I did learn that I have a half-sister in Germany. Her mother contacted me after seeing me on his Facebook and told me their story. It was all too familiar. He left them when she was young as well. She is 11 now, and I hope to meet her one day.
I knew that at some point and time, I was going to really have to sit down and figure out how I really felt about him suddenly trying to be a part of my life. Anger aside, this is my father, the man that my mother fell in love with and decided to build a life with. As much as I want it to not matter to me and to move on with my life, as I had been doing, this was my reality now. I began to see how him leaving our family was affecting my life in more ways than I wanted to accept.
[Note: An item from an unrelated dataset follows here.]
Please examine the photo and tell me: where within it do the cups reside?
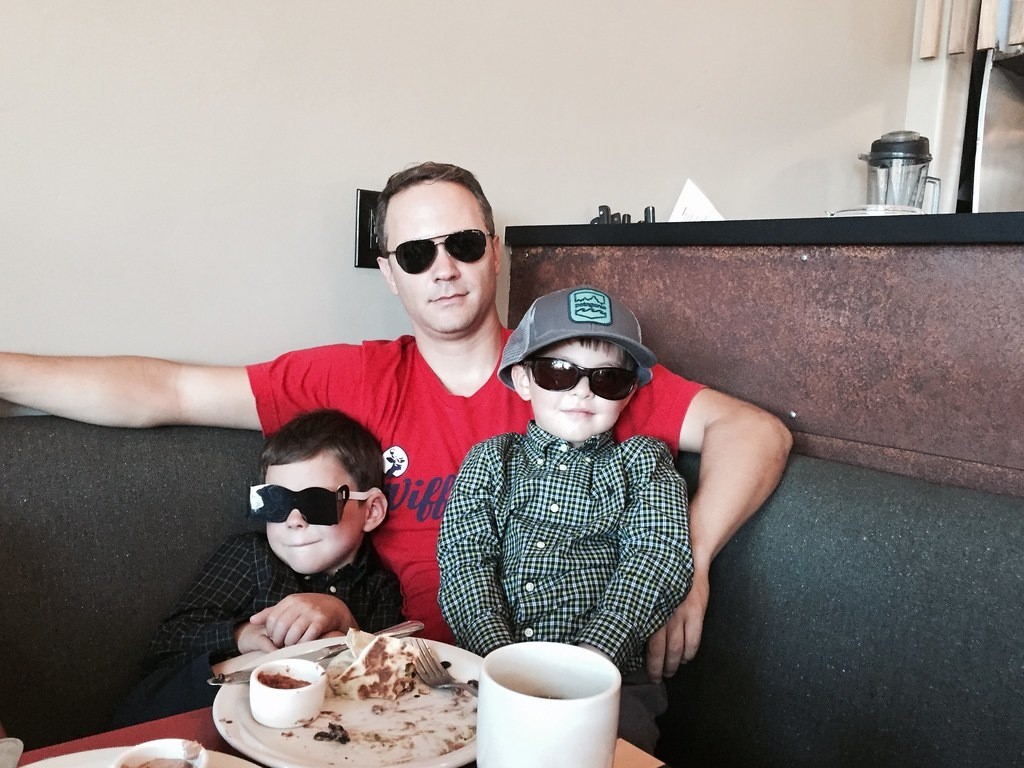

I may not be open to talking to him on Facebook, but maybe one day I will. I wonder now why I never asked him what happened. Why did you leave? I had so many chances. He could have reasons that I very well could understand, I don’t know the type of person he is but if it is any indication of how I am now, he must have been a runner too. For now, I will do what feels right to me and if that means I never meet him again in this lifetime, I am okay with that.
I was a runner. I would run away from anyone that had the chance of leaving me first. Whether it was a friendship, another family member or a romantic relationship, no one was going to leave me behind again. I was going to leave them. I would disappear with no explanation at the simple sign of lack of interest enthusiasm of being in my company. I became paranoid that I wasn’t good enough in every way and I tore myself down. I always thought it was because I just didn’t take anyone’s bullshit but I realize now that I was scared. Scared of them leaving me like my father did.
I’m learning to live in the moment instead of making every calculated move to get away first. I’m learning that not everyone is as loyal as I may be or as invested in personal relationships as I may be. I’m learning to accept people as they are and if they end up out of my life at some point and time, that is how it is meant to be.